● SOURCE TEXT:
[Start of Attachment]

Multiple actions in a probe clause
can be combined using a semicolon between them inside the curly brackets.
Aggregations
Aggregating functions allow multiple data points to be combined
and reported. Aggregations take the form:
@name[ keys ] = aggregating-function(
arguments );
Here, the name is a name assigned to the aggregation, the keys
are a comma-separated list of D expressions which index the output,
the arguments are a comma-separated list and the aggregating
functions may be one of the following:
avg: Average of the expressions in the arguments.
count: Number of times that the function is called.
lquantize: The arguments are a scalar expression, a
lower bound, an upper bound and a step value. This function increments
the value in the highest linearly-sized bucket that is less than the
expression.
max: The largest value among the arguments.
min: The smallest value among the arguments.
quantize: Increments the value in the highest power
of two bucket less than the expression in the argument.

[End of Attachment]

● GIVEN RECORDS:
[Start of Attachment]

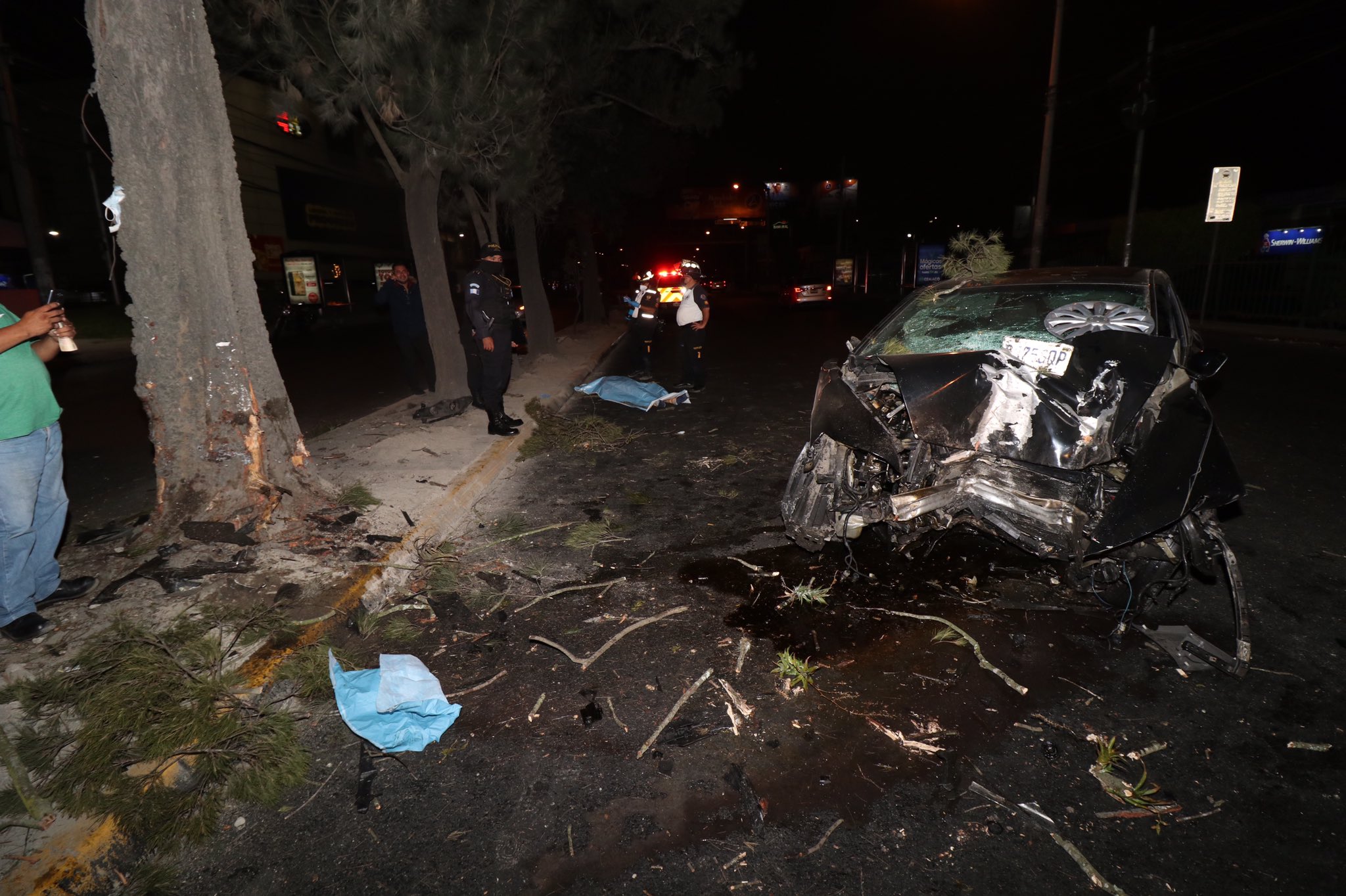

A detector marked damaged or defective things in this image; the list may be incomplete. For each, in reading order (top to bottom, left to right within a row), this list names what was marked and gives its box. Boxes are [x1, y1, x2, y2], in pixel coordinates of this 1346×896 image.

broken windshield [862, 281, 1146, 355]
crumpled hood [873, 328, 1178, 468]
severely damaged car [778, 269, 1251, 673]
broken branches [513, 575, 628, 610]
broken branches [531, 604, 689, 667]
broken branches [857, 604, 1025, 694]
broken branches [639, 667, 715, 757]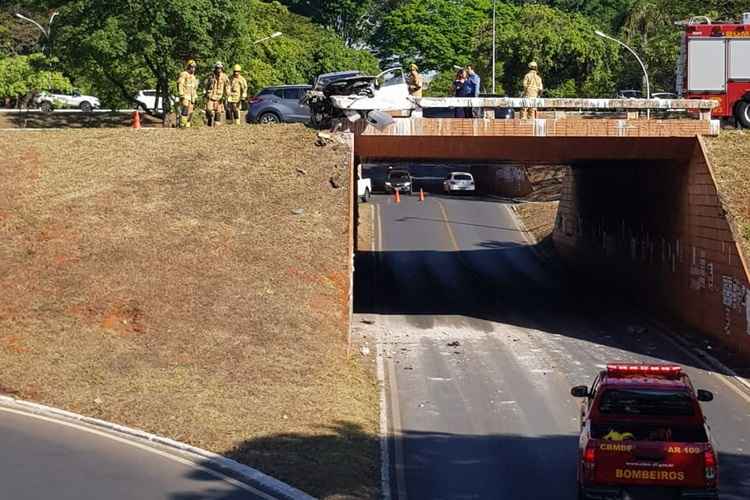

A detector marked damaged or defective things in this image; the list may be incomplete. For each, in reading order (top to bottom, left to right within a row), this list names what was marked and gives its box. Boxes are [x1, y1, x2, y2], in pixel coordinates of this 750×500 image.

[End of Attachment]

● WORK REQUIRED:
Using the text on aggregations, state whether each statement agrees with it: (a) The keys of an aggregation are a comma-separated list of D expressions. (b) The count function reports the average of its arguments. (c) Multiple actions in a probe clause are separated by commas. Answer yes or no for each and quote the deciding words. The rows play no part here.

● TASK SOLUTION:
(a) Yes: "are a comma-separated list of D expressions which index the output"
(b) No: "count: Number of times that the function is called."
(c) No: "can be combined using a semicolon between them inside the curly brackets."